In the database design, the advantages of using conceptual models for representing users’ requirements are well known. Nevertheless, even though data warehouses (DWs) are databases that store historical data for analytical purposes, they are usually represented at the logical level using the star and snowflake schemas. These schemas facilitate delivery of data for online analytical processing (OLAP) systems. In particular, hierarchies are important since traversing them, OLAP tools perform automatic aggregations of data using the roll-up and drill-down operations. The former operation transforms detailed data into aggregated ones (e.g., daily into monthly sales) while the latter does the opposite.
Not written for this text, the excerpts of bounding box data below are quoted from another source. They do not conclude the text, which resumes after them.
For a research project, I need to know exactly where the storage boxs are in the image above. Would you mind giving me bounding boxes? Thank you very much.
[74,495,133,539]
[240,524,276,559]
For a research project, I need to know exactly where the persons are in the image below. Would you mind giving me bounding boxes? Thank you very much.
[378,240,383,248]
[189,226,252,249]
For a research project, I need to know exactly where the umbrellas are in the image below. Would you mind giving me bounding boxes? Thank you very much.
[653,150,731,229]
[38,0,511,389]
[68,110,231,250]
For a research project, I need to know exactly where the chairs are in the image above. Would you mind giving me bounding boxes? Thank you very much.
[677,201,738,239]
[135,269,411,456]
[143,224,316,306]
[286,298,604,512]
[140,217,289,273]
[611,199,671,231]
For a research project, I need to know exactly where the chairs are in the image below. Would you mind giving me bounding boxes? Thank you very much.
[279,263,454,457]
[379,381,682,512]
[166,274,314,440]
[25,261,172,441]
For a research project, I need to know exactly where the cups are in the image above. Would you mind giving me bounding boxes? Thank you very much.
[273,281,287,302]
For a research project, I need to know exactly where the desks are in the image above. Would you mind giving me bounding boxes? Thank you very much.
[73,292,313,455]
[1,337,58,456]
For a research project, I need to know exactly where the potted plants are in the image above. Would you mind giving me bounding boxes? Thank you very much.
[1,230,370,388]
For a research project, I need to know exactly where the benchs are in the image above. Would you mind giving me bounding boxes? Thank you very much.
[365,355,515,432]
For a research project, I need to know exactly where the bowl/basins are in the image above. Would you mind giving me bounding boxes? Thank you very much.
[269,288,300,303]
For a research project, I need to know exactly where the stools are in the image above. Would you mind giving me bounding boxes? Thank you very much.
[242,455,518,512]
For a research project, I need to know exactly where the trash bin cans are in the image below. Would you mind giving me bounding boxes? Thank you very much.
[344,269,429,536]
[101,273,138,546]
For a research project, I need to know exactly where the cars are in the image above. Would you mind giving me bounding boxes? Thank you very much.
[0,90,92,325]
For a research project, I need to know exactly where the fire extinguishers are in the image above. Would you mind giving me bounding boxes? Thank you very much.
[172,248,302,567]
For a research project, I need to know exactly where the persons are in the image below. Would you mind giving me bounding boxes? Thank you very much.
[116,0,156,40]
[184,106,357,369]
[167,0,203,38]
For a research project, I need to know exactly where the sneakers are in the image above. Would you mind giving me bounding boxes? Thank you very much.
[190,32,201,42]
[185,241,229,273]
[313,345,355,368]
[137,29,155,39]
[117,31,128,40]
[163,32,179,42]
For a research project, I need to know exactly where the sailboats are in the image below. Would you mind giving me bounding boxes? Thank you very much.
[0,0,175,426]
The star and snowflake schemas include relational tables known as fact and dimension tables. The fact table represents the focus of analysis (e.g., analysis of sales). It usually contains numeric data called measures (e.g., quantity). Dimension tables contain attributes that allow users to see measures from different perspectives (e.g., analyze sales in different stores). Since users usually start from a general view of data and then, if required, the detail explorations follow, dimensions may contain attributes that form hierarchies. OLAP tools allow users to traverse hierarchies, aggregating measures automatically. For example, “moving” (i.e., using the roll-up operation) from store to city, the quantity of sold products in each store will be added according to the cities where the stores are located.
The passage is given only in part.